Muhson juga memanfaatkan buah mangrove untuk jenang yaitu makanan ringan khas Jawa. Hasil olahan mangrove tidak berbeda jauh dari makanan atau minuman lain, dan bebas dari pestisida atau zat kimia lain.
Menurutnya, tanaman Mangrove bisa berguna untuk berbagai manfaat mulai dari minuman, makanan, hingga komestik.
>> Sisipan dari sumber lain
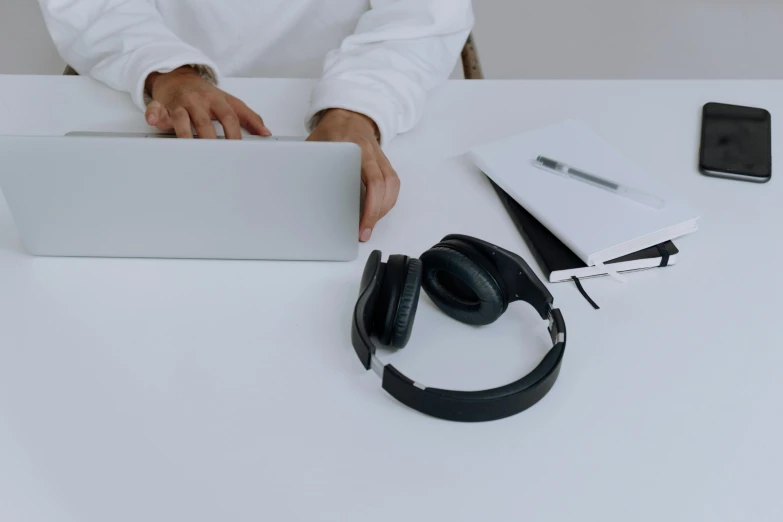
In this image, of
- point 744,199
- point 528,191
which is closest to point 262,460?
point 528,191

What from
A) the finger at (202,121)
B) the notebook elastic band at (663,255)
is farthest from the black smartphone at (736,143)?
the finger at (202,121)

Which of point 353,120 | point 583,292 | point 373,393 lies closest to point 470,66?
point 353,120

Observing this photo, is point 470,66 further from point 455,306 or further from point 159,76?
point 455,306

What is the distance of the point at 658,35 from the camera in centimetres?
168

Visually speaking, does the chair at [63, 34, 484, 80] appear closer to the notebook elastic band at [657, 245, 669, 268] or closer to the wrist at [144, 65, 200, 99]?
the wrist at [144, 65, 200, 99]

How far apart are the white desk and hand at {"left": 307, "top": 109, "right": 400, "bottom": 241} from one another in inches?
1.2

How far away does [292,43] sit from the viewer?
1.20 metres

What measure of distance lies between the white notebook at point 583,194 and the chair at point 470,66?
A: 11.9 inches

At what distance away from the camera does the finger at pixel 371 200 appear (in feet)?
2.33

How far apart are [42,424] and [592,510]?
431 mm

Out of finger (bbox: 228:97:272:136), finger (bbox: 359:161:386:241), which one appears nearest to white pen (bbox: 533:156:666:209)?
finger (bbox: 359:161:386:241)

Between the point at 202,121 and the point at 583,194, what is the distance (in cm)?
46

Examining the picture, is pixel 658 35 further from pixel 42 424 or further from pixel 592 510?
pixel 42 424

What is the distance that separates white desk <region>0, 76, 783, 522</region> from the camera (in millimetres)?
513
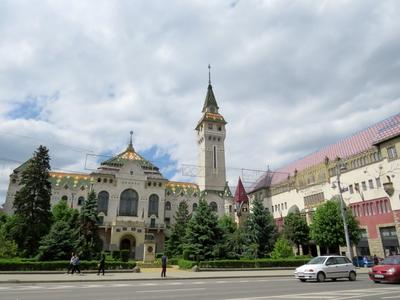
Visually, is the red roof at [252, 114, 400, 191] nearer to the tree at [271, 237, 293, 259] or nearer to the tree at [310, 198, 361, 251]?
the tree at [310, 198, 361, 251]

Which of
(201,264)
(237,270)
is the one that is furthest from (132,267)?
(237,270)

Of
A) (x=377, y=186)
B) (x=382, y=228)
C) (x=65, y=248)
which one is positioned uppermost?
(x=377, y=186)

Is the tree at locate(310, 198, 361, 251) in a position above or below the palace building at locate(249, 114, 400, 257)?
below

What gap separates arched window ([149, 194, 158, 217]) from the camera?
65.7 m

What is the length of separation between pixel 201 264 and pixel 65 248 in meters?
14.8

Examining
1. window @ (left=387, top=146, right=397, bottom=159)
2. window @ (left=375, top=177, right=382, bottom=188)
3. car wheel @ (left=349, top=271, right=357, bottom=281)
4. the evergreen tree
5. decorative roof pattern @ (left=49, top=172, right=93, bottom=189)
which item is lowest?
car wheel @ (left=349, top=271, right=357, bottom=281)

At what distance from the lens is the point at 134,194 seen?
64875 mm

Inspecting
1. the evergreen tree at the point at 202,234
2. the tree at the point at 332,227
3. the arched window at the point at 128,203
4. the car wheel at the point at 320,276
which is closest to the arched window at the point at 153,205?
the arched window at the point at 128,203

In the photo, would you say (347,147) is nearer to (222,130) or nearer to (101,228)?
(222,130)

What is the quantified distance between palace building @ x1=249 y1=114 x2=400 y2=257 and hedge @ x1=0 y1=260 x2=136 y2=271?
74.7 ft

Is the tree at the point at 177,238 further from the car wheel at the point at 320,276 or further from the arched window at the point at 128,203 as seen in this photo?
the car wheel at the point at 320,276

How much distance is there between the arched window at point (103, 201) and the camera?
61625mm

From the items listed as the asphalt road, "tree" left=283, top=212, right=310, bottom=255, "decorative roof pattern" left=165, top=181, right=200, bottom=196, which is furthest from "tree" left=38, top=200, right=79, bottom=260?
"decorative roof pattern" left=165, top=181, right=200, bottom=196

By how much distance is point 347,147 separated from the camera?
5272 cm
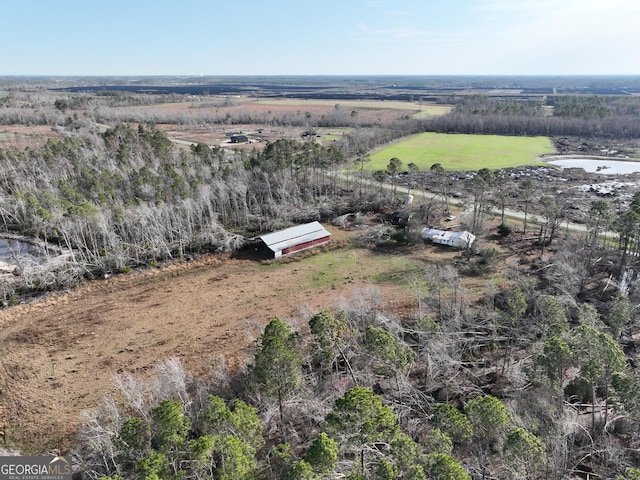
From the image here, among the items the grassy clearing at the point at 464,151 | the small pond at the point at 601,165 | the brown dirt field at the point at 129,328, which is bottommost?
the brown dirt field at the point at 129,328

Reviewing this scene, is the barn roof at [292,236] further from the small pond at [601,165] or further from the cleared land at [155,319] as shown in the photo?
the small pond at [601,165]

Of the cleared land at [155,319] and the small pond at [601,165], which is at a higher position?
the small pond at [601,165]

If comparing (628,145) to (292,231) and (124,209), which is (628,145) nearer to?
(292,231)

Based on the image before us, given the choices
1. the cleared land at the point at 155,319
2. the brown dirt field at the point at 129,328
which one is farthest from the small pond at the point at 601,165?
the brown dirt field at the point at 129,328

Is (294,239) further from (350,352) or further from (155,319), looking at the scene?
(350,352)

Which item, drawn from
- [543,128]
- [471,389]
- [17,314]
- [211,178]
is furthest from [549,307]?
[543,128]

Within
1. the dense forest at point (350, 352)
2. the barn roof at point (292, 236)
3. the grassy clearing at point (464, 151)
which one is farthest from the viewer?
the grassy clearing at point (464, 151)
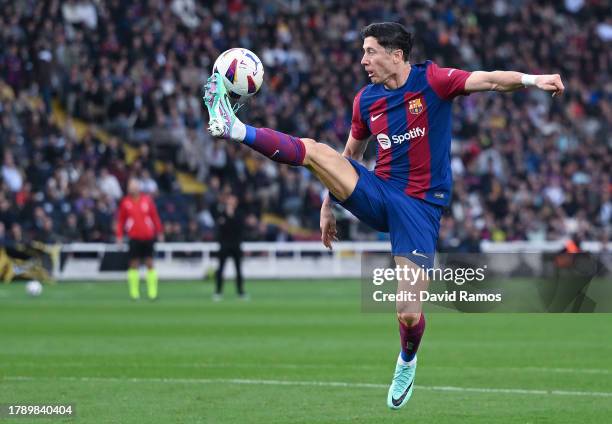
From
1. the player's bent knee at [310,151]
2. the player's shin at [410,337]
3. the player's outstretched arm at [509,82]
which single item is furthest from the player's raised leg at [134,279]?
the player's outstretched arm at [509,82]

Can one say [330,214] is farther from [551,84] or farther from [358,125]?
[551,84]

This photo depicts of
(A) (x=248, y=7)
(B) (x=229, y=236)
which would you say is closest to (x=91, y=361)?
(B) (x=229, y=236)

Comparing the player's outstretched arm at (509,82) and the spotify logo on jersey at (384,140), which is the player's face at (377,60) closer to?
the spotify logo on jersey at (384,140)

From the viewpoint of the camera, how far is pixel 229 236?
26141mm

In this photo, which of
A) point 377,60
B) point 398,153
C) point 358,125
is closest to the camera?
→ point 377,60

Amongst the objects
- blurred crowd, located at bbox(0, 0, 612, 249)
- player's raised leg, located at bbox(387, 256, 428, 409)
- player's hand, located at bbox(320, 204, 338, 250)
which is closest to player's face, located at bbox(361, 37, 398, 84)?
player's hand, located at bbox(320, 204, 338, 250)

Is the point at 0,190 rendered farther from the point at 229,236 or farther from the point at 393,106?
the point at 393,106

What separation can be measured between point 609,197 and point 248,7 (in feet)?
38.2

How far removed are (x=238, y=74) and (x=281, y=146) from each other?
99 cm

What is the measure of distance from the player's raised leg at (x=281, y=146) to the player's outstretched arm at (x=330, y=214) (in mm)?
573

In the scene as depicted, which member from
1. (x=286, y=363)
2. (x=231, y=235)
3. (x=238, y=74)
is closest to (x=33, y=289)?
(x=231, y=235)

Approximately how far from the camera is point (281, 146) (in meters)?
9.41

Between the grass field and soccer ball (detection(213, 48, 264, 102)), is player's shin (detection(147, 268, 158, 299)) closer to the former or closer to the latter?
the grass field

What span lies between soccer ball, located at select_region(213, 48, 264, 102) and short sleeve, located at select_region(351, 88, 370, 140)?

Selain itu, ada juga yang menjadikan bahan baku batik seperti dilakoni Nani, seorang warga Wonorejo Timur. Bersama 17 ibu binaannya, ia membuat batik berbahan baku tanaman mangrove dengan label Batik Tulis Mangrove Pesisir Rungkut Surabaya.
Sebagian besar pembatik adalah ibu rumah tangga. Melalui hasil membatik ini, mereka berhasil menambah penghasilan keluarga.
“Kami menawarkan sesuatu yang berbeda melalui batik mangrove ini. Alhamdulilah sudah bisa menambah pendapatan keluarga ibu-ibu pembatik,” ujar Nani.
Kepala Dinas Koperasi dan Usaha Mikro, Kecil, dan Menengah Kota Surabaya, Hadi Mulyono, mengapresiasi usaha yang dilakukan Komunitas Tani Mangrove Wonorejo dan Komunitas Batik Mangrove.
Pemerintah, ujarnya, ikut membantu mereka dengan menyediakan stand pameran dan juga pemasaran produk mereka.
“Batik mangrove misalnya, sudah banyak instansi menggunakan hasil karya mereka. Begitu juga dengan sirup Bogem, kami juga mempromosikannya,” ujar Hadi.
Usaha Muhson dan kelompoknya secara tidak langsung juga berdampak pada ekonomi warga sekitar. Laila, seorang warga, mengatakan ia sudah bisa mengolah sirup Bogem.
“Hasil penjualan sirup, lumayan untuk tambahan keuangan kami,” ujarnya.
Hal yang sama dikatakan Agus, seorang petani di kawasan tersebut.
“Secara tidak langsung, yang dilakukan Pak Muhson telah meningkatkan pendapatan keluarga kami,” ungkapnya.